Durch großzügige Liegeflächen lässt sich der Umsatz pro Gast erhöhen. Rizzato rät daher, pro Zimmer im Spa-Bereich bis zu 15 Quadratmeter Liegefläche bereitzustellen. Diese Großzügigkeit fördert das Wohlbefinden des Gastes, der dann gerne länger im Spa bleibt.

ÖHV macht Profis

Um die Professionalisierung in der Hotellerie voranzutreiben, bietet die Österreichische Hoteliervereinigung drei praxisorientierte Lehrgänge an. Die ÖHV-Unternehmerakademie (UNA) richtet sich an Führungskräfte. Nach der Diplomarbeit und der mündlichen Diplomprüfung wird der Titel „ÖHV-Diplomhotelier“ verliehen. Die vier Kursblöcke über je zwei Wochen sind auf zwei Jahre aufgeteilt.
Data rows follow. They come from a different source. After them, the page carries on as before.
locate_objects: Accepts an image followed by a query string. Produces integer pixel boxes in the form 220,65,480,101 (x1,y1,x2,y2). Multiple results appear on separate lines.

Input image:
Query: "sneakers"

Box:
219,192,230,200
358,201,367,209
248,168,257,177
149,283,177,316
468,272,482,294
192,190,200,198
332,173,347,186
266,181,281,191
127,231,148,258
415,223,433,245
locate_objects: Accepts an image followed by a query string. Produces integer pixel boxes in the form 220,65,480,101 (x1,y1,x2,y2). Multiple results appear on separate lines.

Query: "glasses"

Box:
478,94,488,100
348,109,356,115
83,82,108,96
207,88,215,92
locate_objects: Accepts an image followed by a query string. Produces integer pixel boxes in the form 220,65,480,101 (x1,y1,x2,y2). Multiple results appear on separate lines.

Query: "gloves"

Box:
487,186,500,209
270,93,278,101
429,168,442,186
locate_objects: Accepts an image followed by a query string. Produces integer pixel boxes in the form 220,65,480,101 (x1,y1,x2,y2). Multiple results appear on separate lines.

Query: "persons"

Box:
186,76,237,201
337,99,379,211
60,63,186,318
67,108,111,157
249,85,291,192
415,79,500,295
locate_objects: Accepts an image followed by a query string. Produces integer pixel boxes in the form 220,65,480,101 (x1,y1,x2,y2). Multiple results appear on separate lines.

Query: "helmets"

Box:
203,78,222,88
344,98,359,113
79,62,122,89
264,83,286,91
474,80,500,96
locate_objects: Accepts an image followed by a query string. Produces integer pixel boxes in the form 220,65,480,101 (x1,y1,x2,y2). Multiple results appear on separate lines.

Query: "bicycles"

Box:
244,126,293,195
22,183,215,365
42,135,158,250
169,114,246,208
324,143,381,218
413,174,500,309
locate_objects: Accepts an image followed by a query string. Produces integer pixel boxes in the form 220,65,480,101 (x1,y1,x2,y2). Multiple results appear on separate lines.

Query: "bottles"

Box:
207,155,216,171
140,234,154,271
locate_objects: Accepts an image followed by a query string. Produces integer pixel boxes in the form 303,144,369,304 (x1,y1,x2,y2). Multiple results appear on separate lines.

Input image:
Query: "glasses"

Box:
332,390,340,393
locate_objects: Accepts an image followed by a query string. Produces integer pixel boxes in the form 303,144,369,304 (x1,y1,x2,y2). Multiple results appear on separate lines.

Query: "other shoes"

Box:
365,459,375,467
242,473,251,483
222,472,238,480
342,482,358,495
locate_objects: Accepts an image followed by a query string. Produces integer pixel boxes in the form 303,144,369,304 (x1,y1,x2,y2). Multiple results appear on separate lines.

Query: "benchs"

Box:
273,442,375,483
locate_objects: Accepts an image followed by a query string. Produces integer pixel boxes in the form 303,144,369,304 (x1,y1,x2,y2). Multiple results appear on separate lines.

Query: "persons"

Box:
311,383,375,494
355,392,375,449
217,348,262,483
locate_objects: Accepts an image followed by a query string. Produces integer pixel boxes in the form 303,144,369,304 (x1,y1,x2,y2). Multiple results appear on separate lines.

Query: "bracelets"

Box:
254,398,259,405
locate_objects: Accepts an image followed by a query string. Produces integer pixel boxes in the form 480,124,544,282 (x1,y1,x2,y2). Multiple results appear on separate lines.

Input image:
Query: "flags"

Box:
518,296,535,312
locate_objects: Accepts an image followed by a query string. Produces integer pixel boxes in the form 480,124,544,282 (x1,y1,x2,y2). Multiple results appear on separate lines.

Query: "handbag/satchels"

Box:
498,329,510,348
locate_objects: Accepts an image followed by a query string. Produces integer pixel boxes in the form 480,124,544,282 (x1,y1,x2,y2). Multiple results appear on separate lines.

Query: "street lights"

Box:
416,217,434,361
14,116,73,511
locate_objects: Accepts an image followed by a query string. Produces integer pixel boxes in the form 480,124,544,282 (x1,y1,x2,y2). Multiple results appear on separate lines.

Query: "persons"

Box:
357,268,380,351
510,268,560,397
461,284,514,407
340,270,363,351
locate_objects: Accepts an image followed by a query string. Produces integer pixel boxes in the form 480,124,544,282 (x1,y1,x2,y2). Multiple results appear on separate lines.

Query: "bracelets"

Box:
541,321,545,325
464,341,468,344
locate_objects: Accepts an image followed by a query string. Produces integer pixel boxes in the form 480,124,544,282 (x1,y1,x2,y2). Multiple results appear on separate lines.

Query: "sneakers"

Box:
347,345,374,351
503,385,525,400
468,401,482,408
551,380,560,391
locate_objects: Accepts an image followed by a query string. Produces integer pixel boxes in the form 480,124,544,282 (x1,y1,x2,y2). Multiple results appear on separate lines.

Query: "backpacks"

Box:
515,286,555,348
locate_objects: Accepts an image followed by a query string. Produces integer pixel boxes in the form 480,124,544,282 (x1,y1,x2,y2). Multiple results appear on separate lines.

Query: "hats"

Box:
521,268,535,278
Als Ergänzung können UNA-Absolventen die dreitägige ÖHV-Diplomunternehmerakademie (DUA) zu aktuellen Branchentrends besuchen.
Das Wellness-Seminar ist ein Beispiel für das Weiterbildungsangebot innerhalb der Diplomunternehmerakademie. Die ÖHV-Abteilungsleiterakademie (AKA) bereitet kompetente Mitarbeiter aus allen Abteilungen des Hotels auf Führungspositionen vor. Sie findet jährlich in drei Modulen zu je vier Tagen gestaffelt im Zeitraum Mai bis Oktober statt.